• Source text:
The kinds of entities that we call systems always exist in some context, and a system will critically depend on essential characteristics of that context. A system is a socio-technical entity, that contains persons and resources, that has static properties, and that exhibits dynamic behaviors. The three main corner stones on which a system design resides are the needs that the system should address; the rationale that describes what the objective of the system is, and how the needs are addressed by the system; and the realization that describes how the system is created out of other components. Needs are about results and effects – what a system is expected to achieve and what it actually does achieve, expressed in terms of the situation that motivated the design of the system. The needs have an existence that is to a certain degree independent of the system itself – they are regarded as given for the system. The realization of the system concerns both the components that it is built out of, and the structure that describes how these components can be composed to create an instantiated system.

We view a system (of the kind we are targeting in this paper) as residing within an enclosing system – that is, systems within an administrative domain are interrelated in a hierarchical fashion. We use the term “super system” of a system S to denote the system that directly contains S (which means that S is a “subsystem” of its super system). The super system itself has associated needs and rationale, and its realization that interrelates its direct subsystems.

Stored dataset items
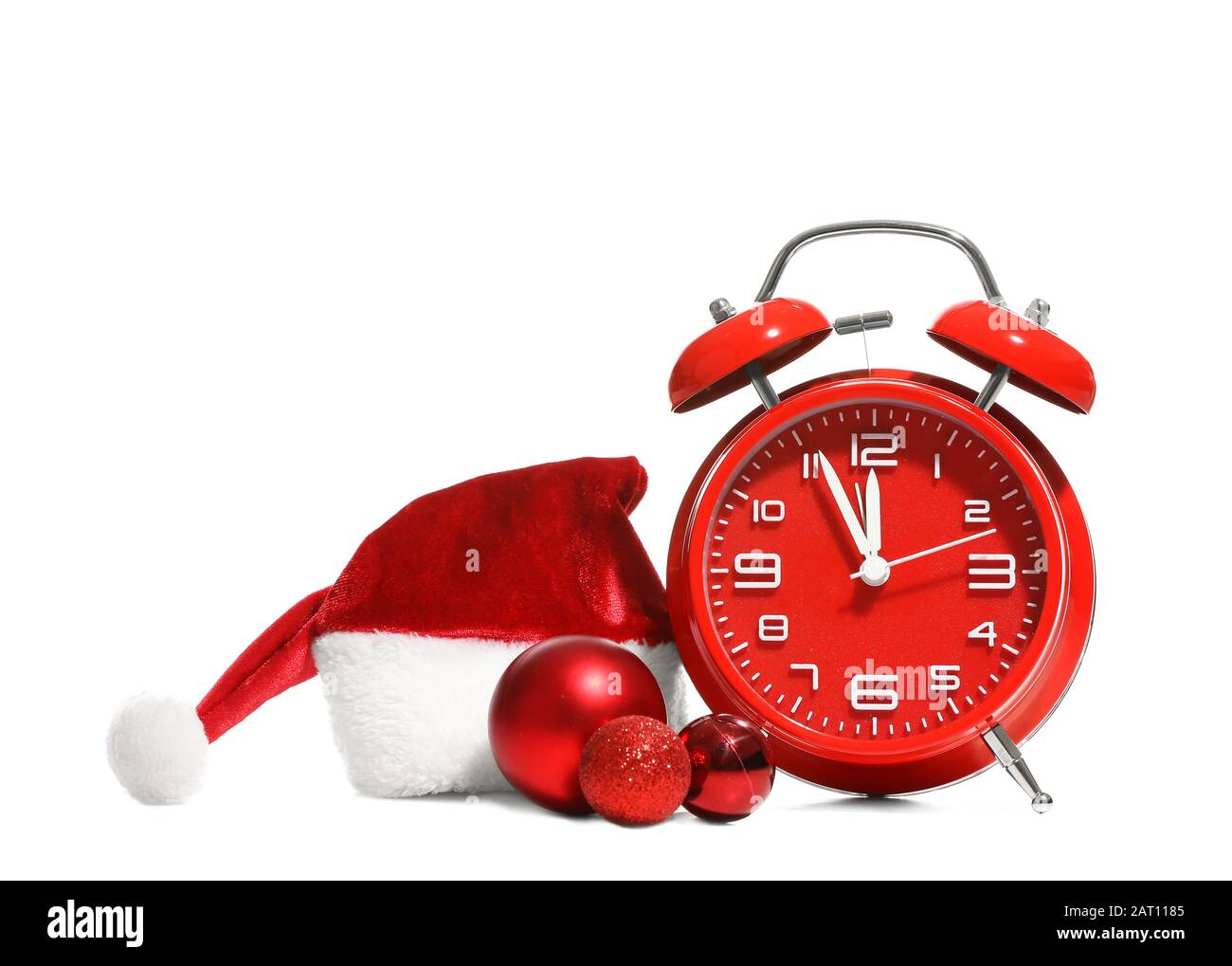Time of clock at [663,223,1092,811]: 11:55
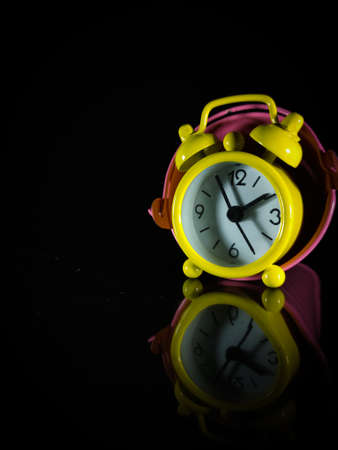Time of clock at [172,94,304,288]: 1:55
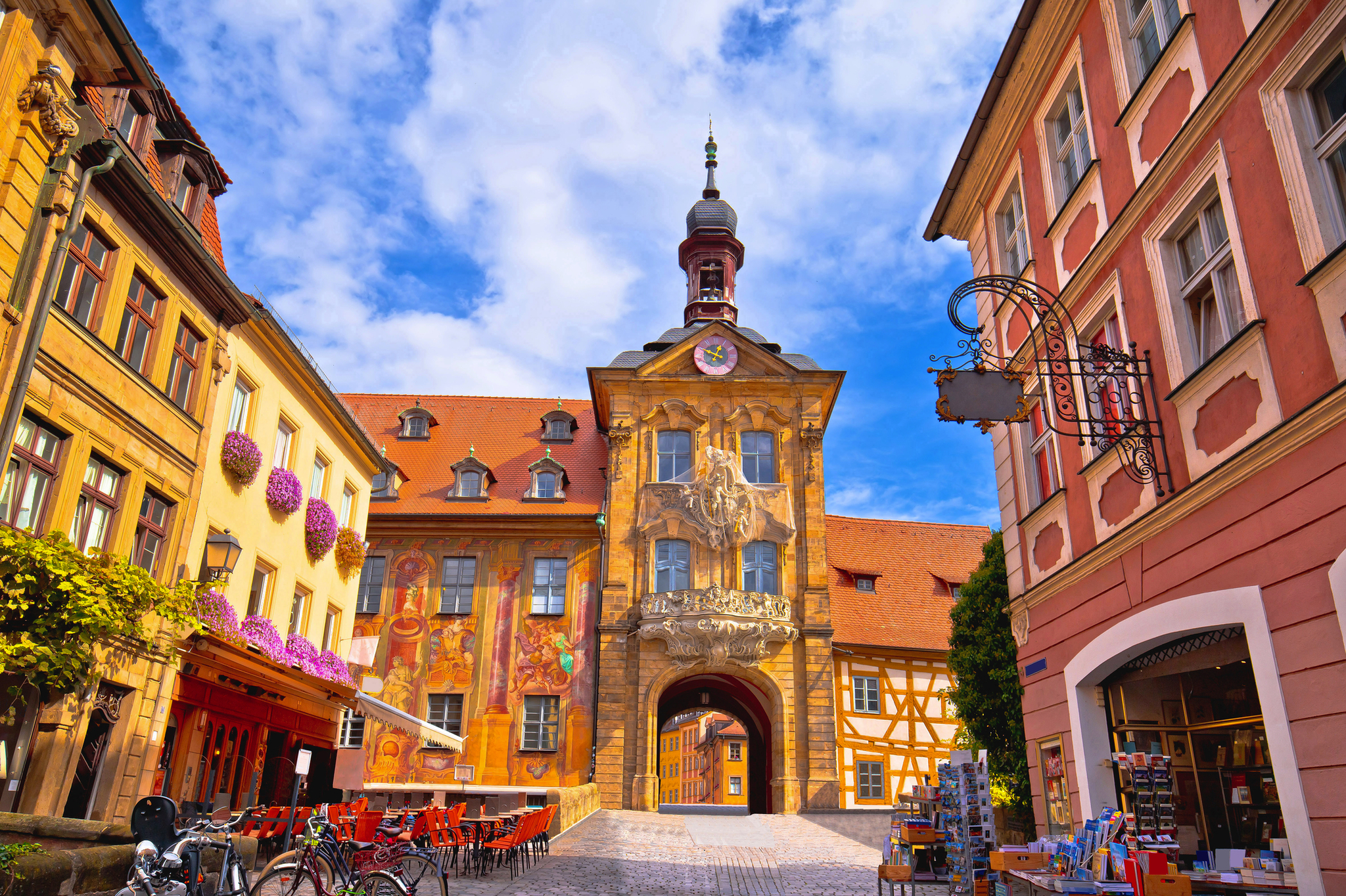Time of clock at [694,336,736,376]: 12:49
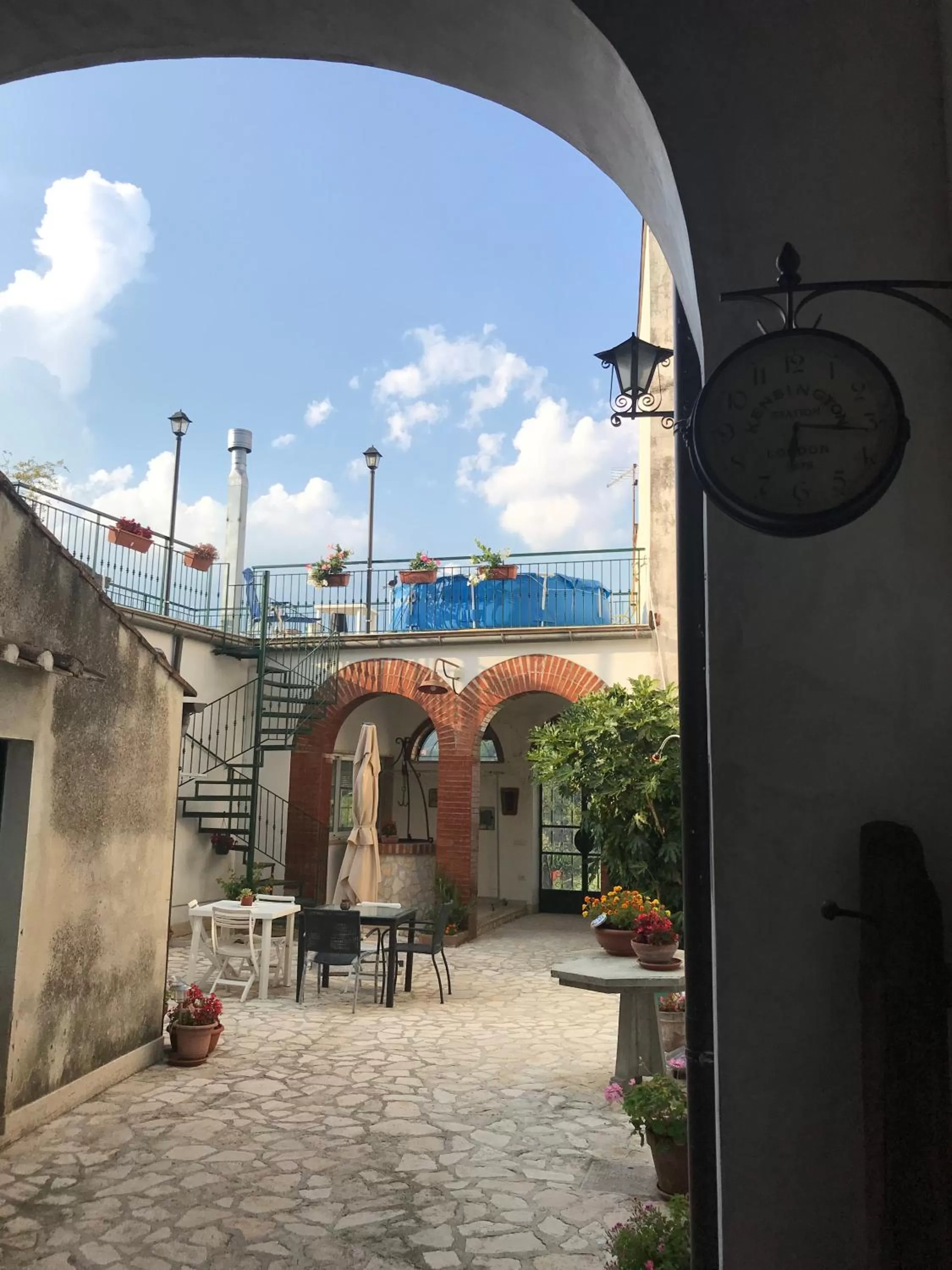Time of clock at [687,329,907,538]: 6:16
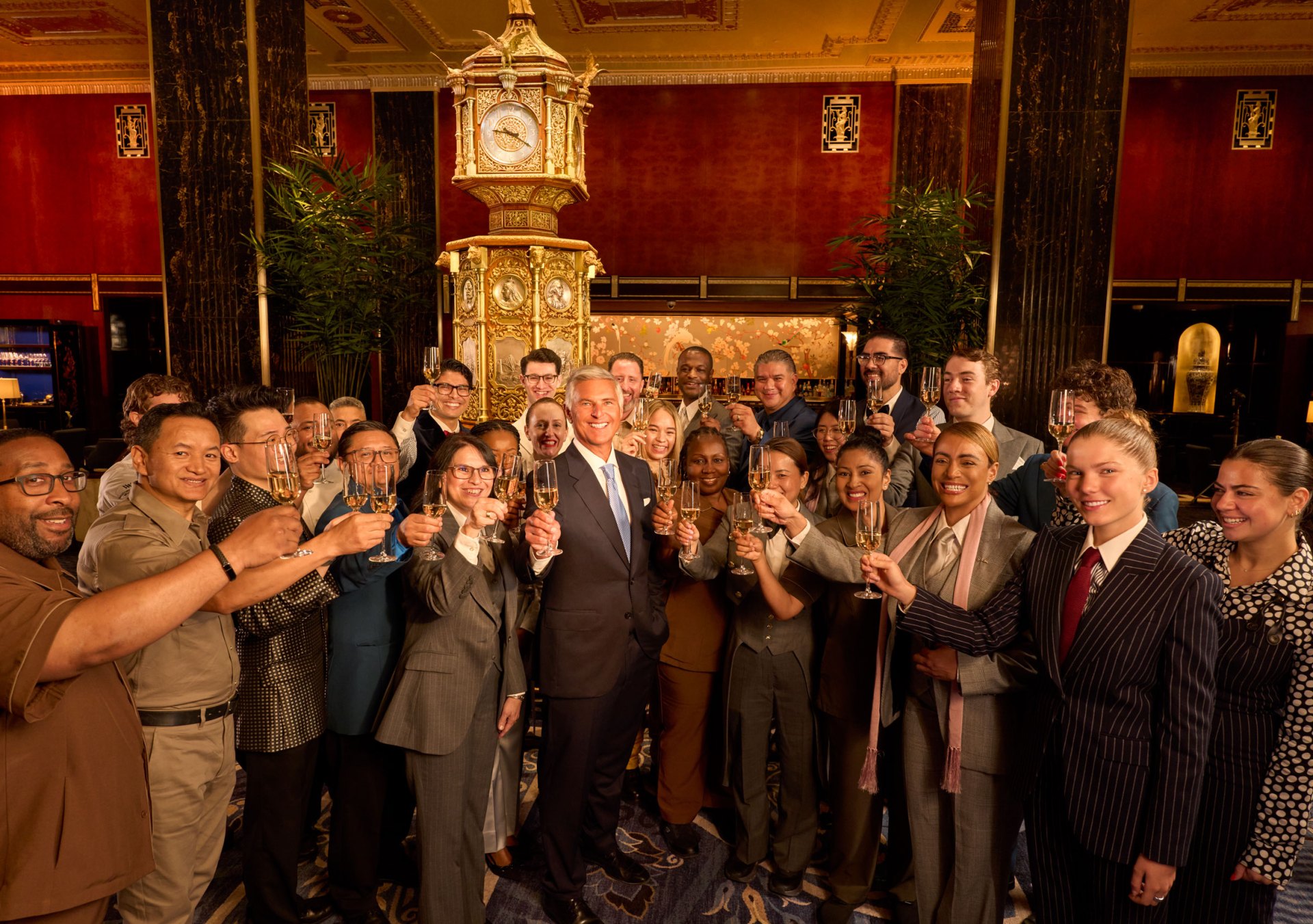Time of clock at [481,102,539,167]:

• Set exercise A:
According to the source text, what term denotes the system that directly contains a system S?
• Set exercise B:
Transcribe the records from the line holding "Time of clock at [687,329,907,538]: 6:16" through the end of the records, inclusive, and omit the pictures from your answer.

• Task answer A:
The "super system" of S.

• Task answer B:
Time of clock at [687,329,907,538]: 6:16
Time of clock at [481,102,539,167]:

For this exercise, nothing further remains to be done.